**Text passage:**
Tucked away in the Audubon Arts District, right behind the popular hangout Koffee?, is a New Haven arts treasure few Yalies know exist.
The Neighborhood Music School celebrated its 90th anniversary Friday with a party at Horchow Hall on Hillhouse Avenue. Faculty members and students of the school played in jazz ensembles throughout the evening to provide entertainment for the night.
Guests included members of the NMS faculty and board, students of the school, and public figures, including Mayor John DeStefano Jr.
Eleanor Chung ’02, who worked at the music school last year, said she thinks it’s a shame more Yale students don’t know about the opportunities at NMS.
“I couldn’t believe how most Yalies haven’t been aware of the impressive variety of high-quality classes, programs and concerts that go on every day, every week, within that corner of the arts district,” Chung said.
NMS serves over 3,000 students each year from New Haven and surrounding areas with a broad range of music and dance opportunities.
“We have everything from jazz vocal, to violin lessons, to salsa ballroom, to group piano, to African drumming,” Public Relations and Program Manager Michelle Maitland said.
NMS has a generous donor base and offers financial aid to more than 10 percent of its students.
The school was founded in 1911 as part of a church outreach program to acclimate immigrants by bringing people in the community together. In 1968, the school moved to its current location on Audubon Street, on the site of what used to be a bird cage factory. It was the first building in what became the Audubon Arts District.

**Task set:**
1: According to the article about the Neighborhood Music School, why was the school founded in 1911?
2: In the article about the Neighborhood Music School, what used to stand on the school's Audubon Street site?
3: Extend the article about the Neighborhood Music School's 90th anniversary from its final sentence.

Saved entries

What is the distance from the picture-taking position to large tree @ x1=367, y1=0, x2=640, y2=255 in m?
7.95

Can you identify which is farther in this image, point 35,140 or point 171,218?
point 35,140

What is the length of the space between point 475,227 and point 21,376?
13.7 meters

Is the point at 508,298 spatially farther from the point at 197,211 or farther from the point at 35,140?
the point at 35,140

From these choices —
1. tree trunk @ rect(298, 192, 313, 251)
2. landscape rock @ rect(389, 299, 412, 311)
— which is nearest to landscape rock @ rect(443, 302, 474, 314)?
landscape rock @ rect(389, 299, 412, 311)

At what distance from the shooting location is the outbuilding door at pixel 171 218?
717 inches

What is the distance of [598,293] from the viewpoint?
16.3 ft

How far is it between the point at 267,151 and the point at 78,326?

**Responses for each task:**
1: It was founded as part of a church outreach program meant to help immigrants settle in by bringing people in the community together.

2: A bird cage factory.

3:
Christian Sands, 12, began taking lessons at NMS when he was 4 years old. This summer, he was featured at the New Haven International Festival of Arts and Ideas as a young jazz musician of exceptional ability.
Sylvestor Sands, Christian’s father, said he had his doubts about taking his son to lessons: “A friend told us about [NMS] and she said, ‘You ever think about putting him into music?’ I said, ‘No. He’d never sit still long enough.'”
Christian’s current teacher, Rex Cadwallader, introduced him to jazz and taught him to improvise. Christian now says he wants to be a professional musician when he grows up.
Mark Weinstein, an assistant professor of plastic and reconstructive surgery at Yale-New Haven Hospital, said he is one of the almost 700 adult students NMS serves each year.
“I played the clarinet when I was a teenager, and I hadn’t touched a clarinet for 38 years,” Weinstein said. “So I decided to take clarinet lessons.”
Now Weinstein plays in a clarinet choir at NMS, as well as in a chamber music ensemble and a civic orchestra.
Weinstein said many of the adults at NMS are professionals like himself who played instruments when they were younger but then moved on to pursue other careers. The school gives them the opportunity to rekindle their love of playing music.
“It’s one thing to sit at the New Haven Symphony, but it’s another thing to actually play,” Weinstein said.
DeStefano said NMS provides a valuable complement to the professional arts of the city.
“The music school connects on a real neighborhood level different kinds of people in a way that celebrates not only skills and talents, but our shared enjoyment of the arts,” he said.